К:Википедия:Статьи без источников (тип: не указан)

Отрывок, характеризующий Самолёт укороченного взлёта и посадки

– Не понимаешь? – кричал князь, – а я понимаю! Французский шпион, Бонапартов раб, шпион, вон из моего дома – вон, я говорю, – и он захлопнул дверь.
Метивье пожимая плечами подошел к mademoiselle Bourienne, прибежавшей на крик из соседней комнаты.
– Князь не совсем здоров, – la bile et le transport au cerveau. Tranquillisez vous, je repasserai demain, [желчь и прилив к мозгу. Успокойтесь, я завтра зайду,] – сказал Метивье и, приложив палец к губам, поспешно вышел.
За дверью слышались шаги в туфлях и крики: «Шпионы, изменники, везде изменники! В своем доме нет минуты покоя!»
После отъезда Метивье старый князь позвал к себе дочь и вся сила его гнева обрушилась на нее. Она была виновата в том, что к нему пустили шпиона. .Ведь он сказал, ей сказал, чтобы она составила список, и тех, кого не было в списке, чтобы не пускали. Зачем же пустили этого мерзавца! Она была причиной всего. С ней он не мог иметь ни минуты покоя, не мог умереть спокойно, говорил он.

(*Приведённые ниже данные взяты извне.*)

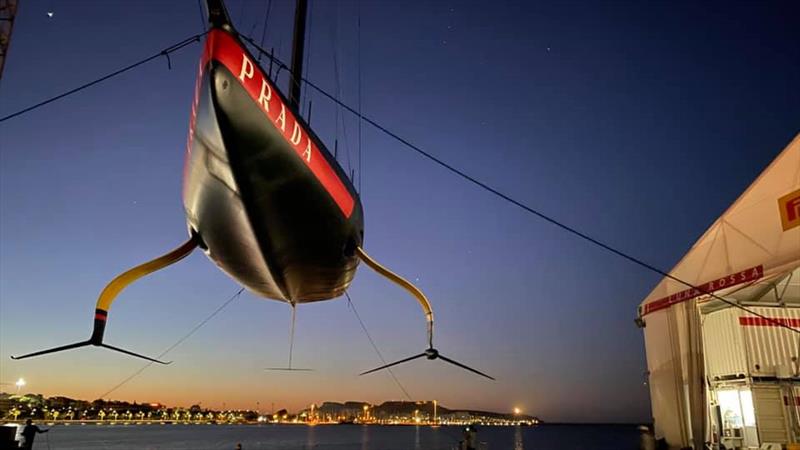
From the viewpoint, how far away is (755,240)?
9.75 m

– Нет, матушка, разойтись, разойтись, это вы знайте, знайте! Я теперь больше не могу, – сказал он и вышел из комнаты. И как будто боясь, чтобы она не сумела как нибудь утешиться, он вернулся к ней и, стараясь принять спокойный вид, прибавил: – И не думайте, чтобы я это сказал вам в минуту сердца, а я спокоен, и я обдумал это; и это будет – разойтись, поищите себе места!… – Но он не выдержал и с тем озлоблением, которое может быть только у человека, который любит, он, видимо сам страдая, затряс кулаками и прокричал ей:
– И хоть бы какой нибудь дурак взял ее замуж! – Он хлопнул дверью, позвал к себе m lle Bourienne и затих в кабинете.
В два часа съехались избранные шесть персон к обеду. Гости – известный граф Ростопчин, князь Лопухин с своим племянником, генерал Чатров, старый, боевой товарищ князя, и из молодых Пьер и Борис Друбецкой – ждали его в гостиной.

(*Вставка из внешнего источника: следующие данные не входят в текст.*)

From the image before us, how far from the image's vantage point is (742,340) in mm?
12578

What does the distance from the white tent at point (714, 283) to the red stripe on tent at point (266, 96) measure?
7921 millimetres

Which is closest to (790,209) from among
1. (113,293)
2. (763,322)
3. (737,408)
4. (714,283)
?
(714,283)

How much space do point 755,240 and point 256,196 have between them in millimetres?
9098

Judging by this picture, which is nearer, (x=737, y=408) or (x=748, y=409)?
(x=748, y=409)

На днях приехавший в Москву в отпуск Борис пожелал быть представленным князю Николаю Андреевичу и сумел до такой степени снискать его расположение, что князь для него сделал исключение из всех холостых молодых людей, которых он не принимал к себе.
Дом князя был не то, что называется «свет», но это был такой маленький кружок, о котором хотя и не слышно было в городе, но в котором лестнее всего было быть принятым. Это понял Борис неделю тому назад, когда при нем Ростопчин сказал главнокомандующему, звавшему графа обедать в Николин день, что он не может быть:
– В этот день уж я всегда езжу прикладываться к мощам князя Николая Андреича.
– Ах да, да, – отвечал главнокомандующий. – Что он?..
Небольшое общество, собравшееся в старомодной, высокой, с старой мебелью, гостиной перед обедом, было похоже на собравшийся, торжественный совет судилища. Все молчали и ежели говорили, то говорили тихо. Князь Николай Андреич вышел серьезен и молчалив. Княжна Марья еще более казалась тихою и робкою, чем обыкновенно. Гости неохотно обращались к ней, потому что видели, что ей было не до их разговоров. Граф Ростопчин один держал нить разговора, рассказывая о последних то городских, то политических новостях.
Лопухин и старый генерал изредка принимали участие в разговоре. Князь Николай Андреич слушал, как верховный судья слушает доклад, который делают ему, только изредка молчанием или коротким словцом заявляя, что он принимает к сведению то, что ему докладывают. Тон разговора был такой, что понятно было, никто не одобрял того, что делалось в политическом мире. Рассказывали о событиях, очевидно подтверждающих то, что всё шло хуже и хуже; но во всяком рассказе и суждении было поразительно то, как рассказчик останавливался или бывал останавливаем всякий раз на той границе, где суждение могло относиться к лицу государя императора.
За обедом разговор зашел о последней политической новости, о захвате Наполеоном владений герцога Ольденбургского и о русской враждебной Наполеону ноте, посланной ко всем европейским дворам.
– Бонапарт поступает с Европой как пират на завоеванном корабле, – сказал граф Ростопчин, повторяя уже несколько раз говоренную им фразу. – Удивляешься только долготерпению или ослеплению государей. Теперь дело доходит до папы, и Бонапарт уже не стесняясь хочет низвергнуть главу католической религии, и все молчат! Один наш государь протестовал против захвата владений герцога Ольденбургского. И то… – Граф Ростопчин замолчал, чувствуя, что он стоял на том рубеже, где уже нельзя осуждать.